ACTIONS TO TAKE
- a) Retype the stretch of the eBay–Craigslist article from "Craigslist also claims" through "traditional online auctions.".
- b) Answer these questions from the eBay–Craigslist article:
(i) How much revenue did eBay generate in 2008?
(ii) In what year did eBay launch Kijiji in the United States?
(iii) Who is named as Craigslist's chief executive?

### SOURCE EXTRACT ###

EBay has put its former chief executive, Meg Whitman, on the witness stand on Monday to make the case that Craigslist unfairly denied the Internet giant a seat on its board.

Whitman, who said she was "currently running for the governor of California," was expected to spend several hours detailing the negotiations that led to eBay's investment in Craigslist and eventual falling out with the classified ad company's top executives.



The founders of Craigslist and eBay, Craig Newmark and Pierre Omidyar, will also be called to give their accounts.



EBay wants to shed light on the "coercive plan" that it has said Newmark hatched with Craigslist Chief Executive Jim Buckmaster to dilute eBay's ownership stake, ultimately stripping eBay of its seat on Craigslist board.



Craigslist has hit back that eBay used its board seat to glean information to launch its own classified site, Kijiji.



Craigslist also claims that eBay used deceptive tactics to direct traffic away from its site.



EBay, one of the high-flyers in the dot-com boom, pioneered online auctions and spurred millions of people around the world to sell and buy on the Web.



Despite generating $8.5 billion (£4.8 billion) of revenue in 2008 and employing thousands of people, the San Jose-based company has been forced to broaden its market to better compete and expand beyond its traditional online auctions.



In contrast, privately held Craigslist, with only a few dozen employees, is now the top US online classifieds site, beloved for its mostly free service to help people find homes, adopt pets or sell junk from their garages.



Craigslist claimed that after eBay's 2004 purchase of shares from one of the classified site's original investors, Whitman maintained Craigslist would become eBay's "play in classifieds."



But Craigslist said eBay never revealed that it was developing its own classified site, Kijiji, which it launched internationally in 2005 and in the United States in 2007.

### RECORD LIST ###

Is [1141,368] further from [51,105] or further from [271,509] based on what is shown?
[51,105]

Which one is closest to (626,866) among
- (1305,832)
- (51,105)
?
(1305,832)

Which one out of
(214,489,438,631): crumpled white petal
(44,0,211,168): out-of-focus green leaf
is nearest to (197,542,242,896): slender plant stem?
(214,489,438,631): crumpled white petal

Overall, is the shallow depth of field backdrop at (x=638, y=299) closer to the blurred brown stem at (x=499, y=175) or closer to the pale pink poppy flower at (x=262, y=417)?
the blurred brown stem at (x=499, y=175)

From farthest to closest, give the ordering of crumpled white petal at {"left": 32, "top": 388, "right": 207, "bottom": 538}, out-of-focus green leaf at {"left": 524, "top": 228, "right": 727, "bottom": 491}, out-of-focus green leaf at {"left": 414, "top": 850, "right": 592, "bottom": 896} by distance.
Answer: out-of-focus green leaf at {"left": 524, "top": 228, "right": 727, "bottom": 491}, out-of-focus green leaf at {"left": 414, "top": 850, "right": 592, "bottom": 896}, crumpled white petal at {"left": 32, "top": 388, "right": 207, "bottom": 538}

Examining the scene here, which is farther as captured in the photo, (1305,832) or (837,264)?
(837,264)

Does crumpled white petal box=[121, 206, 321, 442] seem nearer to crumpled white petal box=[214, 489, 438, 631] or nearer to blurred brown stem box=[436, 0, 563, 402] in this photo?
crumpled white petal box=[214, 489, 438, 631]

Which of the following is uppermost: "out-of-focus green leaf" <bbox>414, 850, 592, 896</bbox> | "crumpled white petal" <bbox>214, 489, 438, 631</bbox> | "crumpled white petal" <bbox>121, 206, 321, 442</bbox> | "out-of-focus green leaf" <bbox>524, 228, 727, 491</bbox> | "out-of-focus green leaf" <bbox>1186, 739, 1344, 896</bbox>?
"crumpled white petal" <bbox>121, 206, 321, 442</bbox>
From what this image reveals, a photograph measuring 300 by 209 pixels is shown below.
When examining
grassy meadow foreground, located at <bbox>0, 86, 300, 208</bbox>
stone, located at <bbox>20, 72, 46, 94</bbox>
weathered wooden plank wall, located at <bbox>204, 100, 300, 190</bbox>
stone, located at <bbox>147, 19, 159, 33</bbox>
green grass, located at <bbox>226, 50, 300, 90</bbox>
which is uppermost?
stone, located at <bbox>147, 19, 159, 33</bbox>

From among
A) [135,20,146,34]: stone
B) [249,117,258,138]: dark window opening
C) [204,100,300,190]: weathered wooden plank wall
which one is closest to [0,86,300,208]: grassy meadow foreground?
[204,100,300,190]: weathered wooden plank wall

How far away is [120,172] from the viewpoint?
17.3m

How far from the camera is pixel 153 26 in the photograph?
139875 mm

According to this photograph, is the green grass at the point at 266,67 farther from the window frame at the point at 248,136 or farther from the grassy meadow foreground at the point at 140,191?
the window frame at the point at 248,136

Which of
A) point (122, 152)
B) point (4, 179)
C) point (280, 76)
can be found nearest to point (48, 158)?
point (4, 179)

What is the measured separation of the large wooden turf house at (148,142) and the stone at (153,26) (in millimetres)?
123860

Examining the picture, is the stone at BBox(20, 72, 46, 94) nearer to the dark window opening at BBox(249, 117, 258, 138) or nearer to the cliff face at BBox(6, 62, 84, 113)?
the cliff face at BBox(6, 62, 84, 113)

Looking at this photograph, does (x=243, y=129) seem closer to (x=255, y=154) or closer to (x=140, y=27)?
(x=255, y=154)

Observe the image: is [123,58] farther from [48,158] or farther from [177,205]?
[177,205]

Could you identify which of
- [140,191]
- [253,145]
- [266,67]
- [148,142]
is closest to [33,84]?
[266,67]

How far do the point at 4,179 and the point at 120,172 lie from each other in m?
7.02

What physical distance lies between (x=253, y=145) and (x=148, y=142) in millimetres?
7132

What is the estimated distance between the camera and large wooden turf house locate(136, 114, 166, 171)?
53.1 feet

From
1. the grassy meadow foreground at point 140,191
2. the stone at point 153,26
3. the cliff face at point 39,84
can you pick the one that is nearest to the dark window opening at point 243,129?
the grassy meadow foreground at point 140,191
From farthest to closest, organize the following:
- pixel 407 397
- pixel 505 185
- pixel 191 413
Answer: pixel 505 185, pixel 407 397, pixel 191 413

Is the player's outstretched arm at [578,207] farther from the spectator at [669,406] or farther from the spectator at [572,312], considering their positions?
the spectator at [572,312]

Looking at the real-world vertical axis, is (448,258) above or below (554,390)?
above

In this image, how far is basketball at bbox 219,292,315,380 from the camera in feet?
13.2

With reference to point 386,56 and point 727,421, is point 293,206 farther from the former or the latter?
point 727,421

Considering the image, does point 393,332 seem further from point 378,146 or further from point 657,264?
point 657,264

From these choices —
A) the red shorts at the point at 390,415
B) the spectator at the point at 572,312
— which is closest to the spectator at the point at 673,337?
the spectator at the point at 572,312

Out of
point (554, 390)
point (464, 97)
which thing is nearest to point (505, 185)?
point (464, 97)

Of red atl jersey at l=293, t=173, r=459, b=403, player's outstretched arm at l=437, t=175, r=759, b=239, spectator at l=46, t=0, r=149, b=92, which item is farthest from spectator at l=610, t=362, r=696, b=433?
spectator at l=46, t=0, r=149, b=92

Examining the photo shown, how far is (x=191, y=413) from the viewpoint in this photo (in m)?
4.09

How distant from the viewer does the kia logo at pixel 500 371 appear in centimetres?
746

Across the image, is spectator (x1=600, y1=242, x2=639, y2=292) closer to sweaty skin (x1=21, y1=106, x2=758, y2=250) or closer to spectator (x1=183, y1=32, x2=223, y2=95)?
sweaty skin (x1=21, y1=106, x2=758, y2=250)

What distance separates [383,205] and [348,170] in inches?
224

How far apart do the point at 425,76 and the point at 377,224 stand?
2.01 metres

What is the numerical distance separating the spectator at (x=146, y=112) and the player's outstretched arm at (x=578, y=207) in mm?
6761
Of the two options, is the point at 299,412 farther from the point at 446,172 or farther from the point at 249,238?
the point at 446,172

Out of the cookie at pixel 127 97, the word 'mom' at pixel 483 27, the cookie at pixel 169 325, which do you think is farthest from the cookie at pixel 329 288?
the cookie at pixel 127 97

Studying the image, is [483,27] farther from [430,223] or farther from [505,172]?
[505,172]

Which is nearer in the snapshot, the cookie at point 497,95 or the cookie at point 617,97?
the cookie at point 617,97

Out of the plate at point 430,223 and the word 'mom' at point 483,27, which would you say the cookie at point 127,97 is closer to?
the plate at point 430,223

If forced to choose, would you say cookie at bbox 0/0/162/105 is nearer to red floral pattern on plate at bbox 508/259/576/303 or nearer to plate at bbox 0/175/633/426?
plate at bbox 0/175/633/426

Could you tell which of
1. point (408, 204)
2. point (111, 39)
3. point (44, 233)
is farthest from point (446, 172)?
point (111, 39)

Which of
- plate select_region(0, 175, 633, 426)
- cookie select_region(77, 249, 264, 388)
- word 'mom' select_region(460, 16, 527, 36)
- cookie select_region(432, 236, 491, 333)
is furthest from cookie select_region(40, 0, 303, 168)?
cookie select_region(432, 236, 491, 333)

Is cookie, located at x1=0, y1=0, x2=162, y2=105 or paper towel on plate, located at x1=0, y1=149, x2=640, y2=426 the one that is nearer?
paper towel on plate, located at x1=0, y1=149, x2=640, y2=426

###

WRITTEN ANSWERS
- a)
Craigslist also claims that eBay used deceptive tactics to direct traffic away from its site.



EBay, one of the high-flyers in the dot-com boom, pioneered online auctions and spurred millions of people around the world to sell and buy on the Web.



Despite generating $8.5 billion (£4.8 billion) of revenue in 2008 and employing thousands of people, the San Jose-based company has been forced to broaden its market to better compete and expand beyond its traditional online auctions.

- b)
(i) $8.5 billion (£4.8 billion)
(ii) 2007
(iii) Jim Buckmaster